What to work on> Swap "furthest" for "farthest" in the material from its first line through the line containing "26484 millimetres", inclusive. Return only those lines, with nothing else altered.

Material for this exercise>
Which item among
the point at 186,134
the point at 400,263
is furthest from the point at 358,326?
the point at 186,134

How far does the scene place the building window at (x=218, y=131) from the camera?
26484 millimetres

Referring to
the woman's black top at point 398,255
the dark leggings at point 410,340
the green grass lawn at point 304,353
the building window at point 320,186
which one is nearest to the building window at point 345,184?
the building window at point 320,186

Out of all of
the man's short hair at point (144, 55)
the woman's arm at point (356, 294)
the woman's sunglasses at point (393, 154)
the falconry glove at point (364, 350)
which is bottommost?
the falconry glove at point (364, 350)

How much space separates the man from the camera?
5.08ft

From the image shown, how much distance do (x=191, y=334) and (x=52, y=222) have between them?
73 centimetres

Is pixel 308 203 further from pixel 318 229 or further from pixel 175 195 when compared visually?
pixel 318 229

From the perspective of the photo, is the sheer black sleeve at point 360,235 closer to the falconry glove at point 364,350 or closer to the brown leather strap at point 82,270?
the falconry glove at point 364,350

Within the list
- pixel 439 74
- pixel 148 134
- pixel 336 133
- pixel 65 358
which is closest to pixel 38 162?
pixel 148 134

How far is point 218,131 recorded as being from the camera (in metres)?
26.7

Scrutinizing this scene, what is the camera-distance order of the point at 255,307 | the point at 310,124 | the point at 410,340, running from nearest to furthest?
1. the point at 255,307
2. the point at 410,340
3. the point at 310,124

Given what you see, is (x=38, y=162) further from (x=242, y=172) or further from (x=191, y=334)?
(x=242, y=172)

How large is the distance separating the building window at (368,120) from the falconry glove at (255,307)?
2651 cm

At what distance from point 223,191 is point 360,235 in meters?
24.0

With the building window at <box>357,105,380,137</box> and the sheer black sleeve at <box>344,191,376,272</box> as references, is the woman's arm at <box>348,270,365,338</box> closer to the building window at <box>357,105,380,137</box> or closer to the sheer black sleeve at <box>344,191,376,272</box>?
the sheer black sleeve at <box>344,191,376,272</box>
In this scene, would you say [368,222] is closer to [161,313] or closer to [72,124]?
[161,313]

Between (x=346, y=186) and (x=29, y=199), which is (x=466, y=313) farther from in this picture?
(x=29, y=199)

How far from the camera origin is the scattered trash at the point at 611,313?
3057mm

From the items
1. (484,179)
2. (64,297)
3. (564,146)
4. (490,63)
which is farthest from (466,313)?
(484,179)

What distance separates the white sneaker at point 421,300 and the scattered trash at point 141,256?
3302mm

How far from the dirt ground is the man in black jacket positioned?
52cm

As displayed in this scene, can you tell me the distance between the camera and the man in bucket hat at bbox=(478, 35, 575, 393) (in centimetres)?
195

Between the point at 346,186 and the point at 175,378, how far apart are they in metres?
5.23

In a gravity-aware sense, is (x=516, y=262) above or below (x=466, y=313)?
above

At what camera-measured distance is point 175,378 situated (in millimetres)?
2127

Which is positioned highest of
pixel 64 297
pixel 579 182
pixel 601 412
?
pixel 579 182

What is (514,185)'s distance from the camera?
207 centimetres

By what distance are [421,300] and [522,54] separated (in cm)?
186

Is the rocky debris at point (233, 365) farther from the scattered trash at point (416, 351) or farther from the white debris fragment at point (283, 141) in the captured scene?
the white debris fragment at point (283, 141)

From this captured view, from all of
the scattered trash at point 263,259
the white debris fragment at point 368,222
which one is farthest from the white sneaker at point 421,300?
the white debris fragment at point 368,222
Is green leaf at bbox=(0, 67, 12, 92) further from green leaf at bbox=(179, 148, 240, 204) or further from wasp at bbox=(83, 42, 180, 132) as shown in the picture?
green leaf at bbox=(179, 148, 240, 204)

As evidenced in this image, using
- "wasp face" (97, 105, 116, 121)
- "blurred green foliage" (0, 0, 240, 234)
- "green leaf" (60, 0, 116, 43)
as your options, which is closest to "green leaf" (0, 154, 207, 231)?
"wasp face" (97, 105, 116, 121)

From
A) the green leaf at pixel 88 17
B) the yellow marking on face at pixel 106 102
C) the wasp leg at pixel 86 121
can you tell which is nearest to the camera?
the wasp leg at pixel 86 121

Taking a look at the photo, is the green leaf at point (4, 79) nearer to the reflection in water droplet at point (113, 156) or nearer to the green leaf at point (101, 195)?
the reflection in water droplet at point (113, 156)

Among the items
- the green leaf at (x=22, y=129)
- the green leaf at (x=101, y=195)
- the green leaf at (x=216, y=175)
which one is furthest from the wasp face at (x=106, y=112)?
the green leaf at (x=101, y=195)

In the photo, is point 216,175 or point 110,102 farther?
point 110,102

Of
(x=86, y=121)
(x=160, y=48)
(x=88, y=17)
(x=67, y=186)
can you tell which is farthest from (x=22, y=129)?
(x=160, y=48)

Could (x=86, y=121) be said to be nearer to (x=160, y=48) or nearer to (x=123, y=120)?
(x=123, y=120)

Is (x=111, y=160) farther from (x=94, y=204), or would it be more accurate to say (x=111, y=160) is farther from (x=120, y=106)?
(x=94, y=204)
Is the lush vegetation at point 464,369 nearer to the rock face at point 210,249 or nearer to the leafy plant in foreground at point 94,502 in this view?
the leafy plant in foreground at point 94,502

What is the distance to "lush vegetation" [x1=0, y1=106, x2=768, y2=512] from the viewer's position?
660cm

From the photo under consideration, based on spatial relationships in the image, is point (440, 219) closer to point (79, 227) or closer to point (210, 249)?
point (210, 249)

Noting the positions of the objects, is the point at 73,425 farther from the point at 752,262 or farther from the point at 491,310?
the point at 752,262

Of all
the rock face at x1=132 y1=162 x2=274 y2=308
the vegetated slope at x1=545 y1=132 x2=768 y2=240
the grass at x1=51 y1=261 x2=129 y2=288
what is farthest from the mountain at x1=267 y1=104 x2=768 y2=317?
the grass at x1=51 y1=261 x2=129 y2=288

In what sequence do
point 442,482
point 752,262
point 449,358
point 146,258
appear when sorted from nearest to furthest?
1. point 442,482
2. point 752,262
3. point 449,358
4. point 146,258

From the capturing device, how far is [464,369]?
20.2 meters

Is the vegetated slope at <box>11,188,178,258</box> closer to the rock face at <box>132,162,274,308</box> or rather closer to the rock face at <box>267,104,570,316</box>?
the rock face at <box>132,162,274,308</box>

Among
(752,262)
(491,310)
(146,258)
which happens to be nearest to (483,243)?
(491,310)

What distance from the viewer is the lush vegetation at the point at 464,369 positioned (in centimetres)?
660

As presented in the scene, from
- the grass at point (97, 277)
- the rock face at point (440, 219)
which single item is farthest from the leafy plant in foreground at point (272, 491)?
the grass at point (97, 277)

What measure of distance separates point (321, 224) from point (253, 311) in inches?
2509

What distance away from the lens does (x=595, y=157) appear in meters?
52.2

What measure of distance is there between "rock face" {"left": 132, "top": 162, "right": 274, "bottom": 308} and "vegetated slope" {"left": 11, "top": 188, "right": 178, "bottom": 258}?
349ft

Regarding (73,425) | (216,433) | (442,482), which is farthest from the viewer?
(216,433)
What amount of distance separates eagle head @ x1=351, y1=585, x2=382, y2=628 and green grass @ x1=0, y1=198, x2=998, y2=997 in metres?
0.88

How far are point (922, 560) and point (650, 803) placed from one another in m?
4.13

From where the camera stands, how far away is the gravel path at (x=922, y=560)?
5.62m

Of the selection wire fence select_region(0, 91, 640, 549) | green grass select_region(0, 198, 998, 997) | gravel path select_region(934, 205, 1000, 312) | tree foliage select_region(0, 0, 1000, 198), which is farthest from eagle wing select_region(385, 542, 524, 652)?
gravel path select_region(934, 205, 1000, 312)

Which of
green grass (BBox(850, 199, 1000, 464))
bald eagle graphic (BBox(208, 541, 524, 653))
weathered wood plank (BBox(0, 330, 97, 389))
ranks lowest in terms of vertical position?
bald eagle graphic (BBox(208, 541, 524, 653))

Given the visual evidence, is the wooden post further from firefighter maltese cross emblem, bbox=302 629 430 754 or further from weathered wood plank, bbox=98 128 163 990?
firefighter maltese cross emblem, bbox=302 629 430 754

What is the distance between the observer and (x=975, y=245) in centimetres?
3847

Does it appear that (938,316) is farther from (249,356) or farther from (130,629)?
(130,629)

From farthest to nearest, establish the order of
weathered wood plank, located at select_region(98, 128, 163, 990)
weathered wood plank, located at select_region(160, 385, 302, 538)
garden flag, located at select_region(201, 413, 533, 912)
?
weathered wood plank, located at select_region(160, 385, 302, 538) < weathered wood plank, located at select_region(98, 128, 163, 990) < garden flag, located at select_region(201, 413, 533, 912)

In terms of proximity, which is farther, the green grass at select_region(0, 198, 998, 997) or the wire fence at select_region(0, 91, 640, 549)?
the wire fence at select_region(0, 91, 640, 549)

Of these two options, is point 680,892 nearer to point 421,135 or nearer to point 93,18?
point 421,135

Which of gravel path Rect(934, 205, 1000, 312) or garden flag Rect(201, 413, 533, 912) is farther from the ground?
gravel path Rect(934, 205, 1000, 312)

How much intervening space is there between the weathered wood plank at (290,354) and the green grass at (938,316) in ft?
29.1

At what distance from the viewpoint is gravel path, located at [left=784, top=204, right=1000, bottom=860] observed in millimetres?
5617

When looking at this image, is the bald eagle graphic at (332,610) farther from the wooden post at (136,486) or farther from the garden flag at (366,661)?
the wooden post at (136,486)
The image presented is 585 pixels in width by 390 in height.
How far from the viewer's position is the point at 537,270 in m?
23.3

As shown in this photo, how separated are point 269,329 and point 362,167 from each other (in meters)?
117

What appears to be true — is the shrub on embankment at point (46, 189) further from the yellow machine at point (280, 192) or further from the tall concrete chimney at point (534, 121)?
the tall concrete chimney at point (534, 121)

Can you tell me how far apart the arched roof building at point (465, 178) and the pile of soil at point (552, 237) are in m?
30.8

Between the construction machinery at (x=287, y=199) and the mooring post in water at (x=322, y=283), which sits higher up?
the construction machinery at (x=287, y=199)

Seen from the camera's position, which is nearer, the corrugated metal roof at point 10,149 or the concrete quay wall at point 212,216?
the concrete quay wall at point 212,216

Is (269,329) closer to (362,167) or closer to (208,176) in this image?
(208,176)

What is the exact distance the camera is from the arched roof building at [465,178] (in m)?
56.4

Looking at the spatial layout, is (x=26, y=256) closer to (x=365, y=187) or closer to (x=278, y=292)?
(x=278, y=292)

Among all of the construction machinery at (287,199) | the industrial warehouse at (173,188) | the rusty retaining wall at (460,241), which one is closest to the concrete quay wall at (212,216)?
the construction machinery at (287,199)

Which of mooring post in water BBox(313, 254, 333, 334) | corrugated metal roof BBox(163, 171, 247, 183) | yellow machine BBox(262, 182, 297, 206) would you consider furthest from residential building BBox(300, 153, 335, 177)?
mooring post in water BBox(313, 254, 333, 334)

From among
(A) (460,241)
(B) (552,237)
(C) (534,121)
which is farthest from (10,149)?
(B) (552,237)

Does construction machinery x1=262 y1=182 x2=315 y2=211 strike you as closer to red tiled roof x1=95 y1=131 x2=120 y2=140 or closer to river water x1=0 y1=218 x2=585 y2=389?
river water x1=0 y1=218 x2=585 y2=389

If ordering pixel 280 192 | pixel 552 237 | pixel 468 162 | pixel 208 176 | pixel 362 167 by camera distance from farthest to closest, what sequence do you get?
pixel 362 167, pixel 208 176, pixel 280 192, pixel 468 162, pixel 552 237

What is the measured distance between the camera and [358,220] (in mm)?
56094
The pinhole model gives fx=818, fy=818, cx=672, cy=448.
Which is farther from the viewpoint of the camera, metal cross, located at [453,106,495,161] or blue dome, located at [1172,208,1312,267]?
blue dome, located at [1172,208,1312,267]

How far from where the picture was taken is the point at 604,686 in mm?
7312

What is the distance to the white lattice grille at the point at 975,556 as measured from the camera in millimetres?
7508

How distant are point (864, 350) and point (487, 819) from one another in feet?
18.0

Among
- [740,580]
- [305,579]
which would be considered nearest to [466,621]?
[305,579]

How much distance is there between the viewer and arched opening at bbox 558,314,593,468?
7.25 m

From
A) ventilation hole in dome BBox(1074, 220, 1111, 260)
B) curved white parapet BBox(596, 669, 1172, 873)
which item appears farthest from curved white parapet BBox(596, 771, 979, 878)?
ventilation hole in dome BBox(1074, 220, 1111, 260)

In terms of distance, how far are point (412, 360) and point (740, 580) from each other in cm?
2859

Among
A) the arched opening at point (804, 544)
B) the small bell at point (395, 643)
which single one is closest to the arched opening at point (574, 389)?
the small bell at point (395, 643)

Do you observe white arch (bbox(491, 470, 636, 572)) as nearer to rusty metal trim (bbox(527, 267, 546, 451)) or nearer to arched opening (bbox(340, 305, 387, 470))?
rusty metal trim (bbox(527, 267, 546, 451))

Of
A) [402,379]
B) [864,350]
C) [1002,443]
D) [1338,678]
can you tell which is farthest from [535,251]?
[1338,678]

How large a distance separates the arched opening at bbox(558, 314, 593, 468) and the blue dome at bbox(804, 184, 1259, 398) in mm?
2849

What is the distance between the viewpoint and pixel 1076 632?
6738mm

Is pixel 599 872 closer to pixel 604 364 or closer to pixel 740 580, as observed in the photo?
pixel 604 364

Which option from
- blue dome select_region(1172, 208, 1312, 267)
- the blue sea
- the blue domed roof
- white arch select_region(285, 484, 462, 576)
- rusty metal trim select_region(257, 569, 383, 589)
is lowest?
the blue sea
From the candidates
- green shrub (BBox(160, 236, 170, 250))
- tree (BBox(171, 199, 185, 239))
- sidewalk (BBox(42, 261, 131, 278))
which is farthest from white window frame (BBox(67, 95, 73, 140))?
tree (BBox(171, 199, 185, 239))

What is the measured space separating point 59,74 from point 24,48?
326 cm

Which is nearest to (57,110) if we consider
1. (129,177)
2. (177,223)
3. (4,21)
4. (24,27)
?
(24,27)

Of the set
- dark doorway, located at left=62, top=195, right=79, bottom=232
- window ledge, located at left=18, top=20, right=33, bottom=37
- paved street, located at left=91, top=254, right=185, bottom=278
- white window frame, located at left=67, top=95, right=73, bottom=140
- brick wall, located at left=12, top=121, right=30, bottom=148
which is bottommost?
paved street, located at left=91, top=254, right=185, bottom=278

Written reply>
Which item among
the point at 186,134
the point at 400,263
is farthest from the point at 358,326?
the point at 186,134

How far does the scene place the building window at (x=218, y=131) from the camera?
26484 millimetres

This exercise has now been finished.